Friday August 26 2022
Nkurunziza Saleh.

Nkurunziza Saleh, a local breeder, with some of his puppies. PHOTO | MOSES GAHIGI | NMG


As Kigali increasingly becomes home to a growing community of expatriates and Rwandan returnees, the capital has become a convergence of cultures and lifestyles.

One of these cultures and lifestyles is that of keeping dogs as pets has once again taken root here by both foreign families and Rwandans.

And as expected, dog lovers are splurging money on their pets creating demand for dog walkers, trainers, breeders and groomers, dog food and others dog accessories.

But this has not always been the case.

During the 1994 genocide against the Tutsi, as Tutsis hid in the bush to escape Interahamwe killer militia, dogs were used by to sniff them out.

Also, genocide survivors saw macabre scenes of these rabid dogs eating human remains and terrorising both people and animals.


To avert a public health crisis, a decision was taken after the genocide to have all dogs shot on sight by the army and UNAMIR soldiers, an event so profound, it was used as a euphemistic title for the Hollywood movie, Shooting Dogs.
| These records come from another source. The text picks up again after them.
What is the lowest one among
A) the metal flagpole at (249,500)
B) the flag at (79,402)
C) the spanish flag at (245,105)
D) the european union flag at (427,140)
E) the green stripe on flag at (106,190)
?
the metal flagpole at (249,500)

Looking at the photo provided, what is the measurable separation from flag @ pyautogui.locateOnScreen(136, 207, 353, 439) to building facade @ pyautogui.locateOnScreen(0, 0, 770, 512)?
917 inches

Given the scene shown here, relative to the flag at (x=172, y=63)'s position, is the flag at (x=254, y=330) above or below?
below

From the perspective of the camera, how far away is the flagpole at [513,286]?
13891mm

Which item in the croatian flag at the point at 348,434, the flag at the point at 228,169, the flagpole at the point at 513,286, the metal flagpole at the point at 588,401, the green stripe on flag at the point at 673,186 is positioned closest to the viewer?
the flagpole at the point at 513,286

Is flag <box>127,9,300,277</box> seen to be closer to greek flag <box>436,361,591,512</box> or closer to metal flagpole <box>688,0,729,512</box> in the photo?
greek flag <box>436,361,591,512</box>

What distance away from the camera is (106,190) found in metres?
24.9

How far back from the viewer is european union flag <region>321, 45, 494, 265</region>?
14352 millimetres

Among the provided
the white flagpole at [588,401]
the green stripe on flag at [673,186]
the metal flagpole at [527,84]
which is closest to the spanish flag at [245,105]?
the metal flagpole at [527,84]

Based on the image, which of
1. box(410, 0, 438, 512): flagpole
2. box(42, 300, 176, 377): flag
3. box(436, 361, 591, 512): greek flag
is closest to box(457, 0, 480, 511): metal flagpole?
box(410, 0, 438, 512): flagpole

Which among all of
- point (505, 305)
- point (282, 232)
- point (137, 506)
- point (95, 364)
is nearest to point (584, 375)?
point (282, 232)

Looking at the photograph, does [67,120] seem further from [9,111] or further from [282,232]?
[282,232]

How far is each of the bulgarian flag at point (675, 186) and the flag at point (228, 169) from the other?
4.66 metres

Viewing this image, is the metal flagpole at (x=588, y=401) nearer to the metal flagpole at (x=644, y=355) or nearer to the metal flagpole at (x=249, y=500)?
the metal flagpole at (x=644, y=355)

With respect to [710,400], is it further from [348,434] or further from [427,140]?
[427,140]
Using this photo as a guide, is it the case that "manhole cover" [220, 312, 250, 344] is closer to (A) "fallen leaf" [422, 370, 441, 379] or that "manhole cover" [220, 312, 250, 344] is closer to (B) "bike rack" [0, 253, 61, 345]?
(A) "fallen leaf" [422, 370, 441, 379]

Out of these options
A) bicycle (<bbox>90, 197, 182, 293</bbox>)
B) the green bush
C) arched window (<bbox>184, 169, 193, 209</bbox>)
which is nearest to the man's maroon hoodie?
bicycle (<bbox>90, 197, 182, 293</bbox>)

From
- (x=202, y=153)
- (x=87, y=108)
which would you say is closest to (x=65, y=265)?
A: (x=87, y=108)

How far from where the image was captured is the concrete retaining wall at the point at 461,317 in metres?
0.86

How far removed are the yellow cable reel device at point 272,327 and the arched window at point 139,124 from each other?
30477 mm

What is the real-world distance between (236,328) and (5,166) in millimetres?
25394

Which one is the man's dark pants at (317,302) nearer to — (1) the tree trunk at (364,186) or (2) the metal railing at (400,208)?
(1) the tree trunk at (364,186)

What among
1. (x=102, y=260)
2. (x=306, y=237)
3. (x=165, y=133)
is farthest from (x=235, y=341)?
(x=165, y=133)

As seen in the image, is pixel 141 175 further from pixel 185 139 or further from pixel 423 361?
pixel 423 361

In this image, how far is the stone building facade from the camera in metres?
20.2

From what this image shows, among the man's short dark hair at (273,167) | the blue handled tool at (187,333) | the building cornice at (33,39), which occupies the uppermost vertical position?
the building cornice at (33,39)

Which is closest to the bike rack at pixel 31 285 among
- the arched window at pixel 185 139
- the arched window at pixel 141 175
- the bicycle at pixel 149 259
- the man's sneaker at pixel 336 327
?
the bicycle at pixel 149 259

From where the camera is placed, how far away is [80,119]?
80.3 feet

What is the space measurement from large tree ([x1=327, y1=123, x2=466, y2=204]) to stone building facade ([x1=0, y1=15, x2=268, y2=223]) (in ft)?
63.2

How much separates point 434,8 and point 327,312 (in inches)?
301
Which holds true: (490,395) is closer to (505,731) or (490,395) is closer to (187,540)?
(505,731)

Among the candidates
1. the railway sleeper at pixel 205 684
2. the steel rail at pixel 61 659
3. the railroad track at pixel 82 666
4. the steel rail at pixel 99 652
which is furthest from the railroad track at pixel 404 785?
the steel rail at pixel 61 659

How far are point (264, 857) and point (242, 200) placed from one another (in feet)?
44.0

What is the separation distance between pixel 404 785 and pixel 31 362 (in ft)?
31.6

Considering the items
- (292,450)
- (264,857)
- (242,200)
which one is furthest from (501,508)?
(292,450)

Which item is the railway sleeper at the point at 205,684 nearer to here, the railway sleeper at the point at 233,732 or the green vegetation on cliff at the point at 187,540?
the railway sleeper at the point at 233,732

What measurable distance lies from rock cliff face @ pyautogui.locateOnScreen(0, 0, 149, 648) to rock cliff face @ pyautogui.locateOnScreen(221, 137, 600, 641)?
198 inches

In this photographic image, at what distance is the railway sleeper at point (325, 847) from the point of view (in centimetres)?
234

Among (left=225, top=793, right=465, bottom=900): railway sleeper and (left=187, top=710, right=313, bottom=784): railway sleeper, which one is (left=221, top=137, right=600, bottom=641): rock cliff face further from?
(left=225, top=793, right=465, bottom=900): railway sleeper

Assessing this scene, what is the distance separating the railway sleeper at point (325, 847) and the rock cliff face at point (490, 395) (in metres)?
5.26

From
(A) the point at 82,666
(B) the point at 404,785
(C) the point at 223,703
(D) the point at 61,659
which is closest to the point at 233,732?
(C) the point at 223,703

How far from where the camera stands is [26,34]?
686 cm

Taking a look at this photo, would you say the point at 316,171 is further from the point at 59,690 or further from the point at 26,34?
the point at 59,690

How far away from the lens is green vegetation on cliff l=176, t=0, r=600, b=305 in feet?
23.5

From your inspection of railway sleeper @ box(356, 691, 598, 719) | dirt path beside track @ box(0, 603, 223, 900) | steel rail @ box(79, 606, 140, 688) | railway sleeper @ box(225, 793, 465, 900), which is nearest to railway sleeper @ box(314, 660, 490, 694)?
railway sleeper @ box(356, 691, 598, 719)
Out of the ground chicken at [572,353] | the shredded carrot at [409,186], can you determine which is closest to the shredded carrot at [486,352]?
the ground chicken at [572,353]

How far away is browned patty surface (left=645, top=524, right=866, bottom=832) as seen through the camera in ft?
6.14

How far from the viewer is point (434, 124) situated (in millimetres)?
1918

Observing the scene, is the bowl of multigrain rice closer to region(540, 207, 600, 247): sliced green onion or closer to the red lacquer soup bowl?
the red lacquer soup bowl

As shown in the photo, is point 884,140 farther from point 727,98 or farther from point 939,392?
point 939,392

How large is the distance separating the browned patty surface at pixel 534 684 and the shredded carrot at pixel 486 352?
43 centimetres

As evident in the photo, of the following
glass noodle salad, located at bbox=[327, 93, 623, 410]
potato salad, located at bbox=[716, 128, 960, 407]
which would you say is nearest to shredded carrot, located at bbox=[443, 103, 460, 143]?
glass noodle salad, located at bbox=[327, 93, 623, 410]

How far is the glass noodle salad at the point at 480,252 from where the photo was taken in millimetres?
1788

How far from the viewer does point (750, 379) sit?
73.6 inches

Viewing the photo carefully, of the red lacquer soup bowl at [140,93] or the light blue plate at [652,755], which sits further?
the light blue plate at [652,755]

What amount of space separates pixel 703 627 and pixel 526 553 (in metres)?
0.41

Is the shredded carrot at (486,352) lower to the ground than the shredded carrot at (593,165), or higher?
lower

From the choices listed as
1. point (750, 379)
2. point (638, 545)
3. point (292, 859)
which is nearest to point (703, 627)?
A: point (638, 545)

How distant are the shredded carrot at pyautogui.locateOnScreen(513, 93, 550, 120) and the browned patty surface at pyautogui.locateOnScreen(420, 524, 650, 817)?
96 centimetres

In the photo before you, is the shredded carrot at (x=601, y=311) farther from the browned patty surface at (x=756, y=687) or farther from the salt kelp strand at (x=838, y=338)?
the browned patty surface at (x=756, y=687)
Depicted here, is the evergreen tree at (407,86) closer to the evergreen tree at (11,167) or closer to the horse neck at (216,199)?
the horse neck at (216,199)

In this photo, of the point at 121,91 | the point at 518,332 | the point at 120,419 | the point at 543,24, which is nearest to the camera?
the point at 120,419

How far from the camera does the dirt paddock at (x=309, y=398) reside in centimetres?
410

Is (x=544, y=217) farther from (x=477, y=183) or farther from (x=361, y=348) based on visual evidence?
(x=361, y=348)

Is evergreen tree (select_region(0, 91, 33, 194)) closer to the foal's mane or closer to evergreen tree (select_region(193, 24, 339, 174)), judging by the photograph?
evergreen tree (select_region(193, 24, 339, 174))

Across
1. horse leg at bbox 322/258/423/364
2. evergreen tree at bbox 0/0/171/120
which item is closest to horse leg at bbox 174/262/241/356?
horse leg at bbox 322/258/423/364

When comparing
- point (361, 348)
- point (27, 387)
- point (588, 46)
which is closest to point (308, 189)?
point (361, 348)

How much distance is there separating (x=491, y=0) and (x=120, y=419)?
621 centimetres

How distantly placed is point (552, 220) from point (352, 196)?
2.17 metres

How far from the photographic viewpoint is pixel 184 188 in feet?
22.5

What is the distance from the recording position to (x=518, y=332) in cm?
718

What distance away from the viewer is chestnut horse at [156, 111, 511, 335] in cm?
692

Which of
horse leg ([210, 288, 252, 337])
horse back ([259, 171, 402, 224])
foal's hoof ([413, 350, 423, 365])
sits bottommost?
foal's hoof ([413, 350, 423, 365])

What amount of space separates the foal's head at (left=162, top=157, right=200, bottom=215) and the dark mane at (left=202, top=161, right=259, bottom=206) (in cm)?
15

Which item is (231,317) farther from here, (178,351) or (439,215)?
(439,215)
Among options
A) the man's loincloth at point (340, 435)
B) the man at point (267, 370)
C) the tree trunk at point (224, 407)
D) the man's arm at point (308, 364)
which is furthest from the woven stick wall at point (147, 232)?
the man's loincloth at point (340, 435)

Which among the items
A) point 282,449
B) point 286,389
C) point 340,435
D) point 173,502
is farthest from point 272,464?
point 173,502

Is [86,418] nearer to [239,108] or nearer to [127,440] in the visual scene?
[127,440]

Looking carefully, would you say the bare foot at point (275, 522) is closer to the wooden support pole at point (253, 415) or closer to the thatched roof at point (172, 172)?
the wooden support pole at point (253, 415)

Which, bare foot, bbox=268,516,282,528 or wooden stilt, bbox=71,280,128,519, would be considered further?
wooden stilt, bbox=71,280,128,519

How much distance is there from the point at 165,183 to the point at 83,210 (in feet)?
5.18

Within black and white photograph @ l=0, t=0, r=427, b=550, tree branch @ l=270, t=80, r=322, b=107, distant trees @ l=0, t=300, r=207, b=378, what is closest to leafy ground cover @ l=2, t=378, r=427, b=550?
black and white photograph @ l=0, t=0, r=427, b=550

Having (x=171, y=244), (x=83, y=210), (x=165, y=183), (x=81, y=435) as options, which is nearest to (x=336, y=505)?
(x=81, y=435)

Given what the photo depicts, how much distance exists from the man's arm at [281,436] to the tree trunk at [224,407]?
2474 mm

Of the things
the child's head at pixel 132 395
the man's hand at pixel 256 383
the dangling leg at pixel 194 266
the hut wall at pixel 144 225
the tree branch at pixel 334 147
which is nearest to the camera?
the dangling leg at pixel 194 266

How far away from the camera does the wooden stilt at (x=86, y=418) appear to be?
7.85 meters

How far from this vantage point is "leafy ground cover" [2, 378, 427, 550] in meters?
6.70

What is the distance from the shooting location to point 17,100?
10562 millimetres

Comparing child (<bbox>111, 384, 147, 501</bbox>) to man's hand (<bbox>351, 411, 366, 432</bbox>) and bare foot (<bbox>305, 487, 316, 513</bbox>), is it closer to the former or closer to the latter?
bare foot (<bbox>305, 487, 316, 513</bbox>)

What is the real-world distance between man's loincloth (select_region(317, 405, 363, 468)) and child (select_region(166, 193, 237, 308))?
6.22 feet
In the recent past however, Rwandans have reconnected with their canine friends.

Ineza Alidry Cloudstone, a Kigali-based dog walker and trainer since 2016, says the killing of dogs went on for many years, and that’s how the population of dogs in the country sharply declined.

Ineza, now a self-taught dog behaviourist and trainer affiliated to Pets Plus said, “street dogs saved my life, I hated school, and it is my interest in dogs that helped me not to resort to doing drugs or become a street kid.”

He says there has been a major shift in public attitude towards dogs. He remembers in 2013 people spitting on him, others throwing stones at him as he walked with his dogs. By 2019, he says attitudes had changed and people on the streets came to his defence when others taunted him for walking his dogs.

“A lot has changed as more people from dog-loving cultures and lifestyles came to Rwanda, many Rwandans have also started keeping dogs, but occasionally, I still get disapproving looks in public.”

Nsomire Gideon has been a dog walker for three years now. I met him on the Kabeza-Remera Road and he said he always walked dogs for free since he was young but someone offered him money to walk the two dogs he had with him.

“I was earning Rwf15,000 ($15) per dog in a month then, now prices have gone up, and I earn Rwf100,000 ($100) for walking two dogs a month.”

Ineza, who has been a professional dog walker since 2016 says the price for walking one dog is not fixed.

But it keeps increasing, that now some are paid Rwf50,000 ($50) while others earn as high as Rwf100,000 ($100).

Some people walk up to eight dogs at a go, although Ineza doesn’t recommend it.

“The biggest challenge dog walkers face is irresponsible dog owners who don’t train aggressive dogs that attack dog walkers and other dogs.’’ But also untrained dog walkers are also a risk when they cannot control the animal.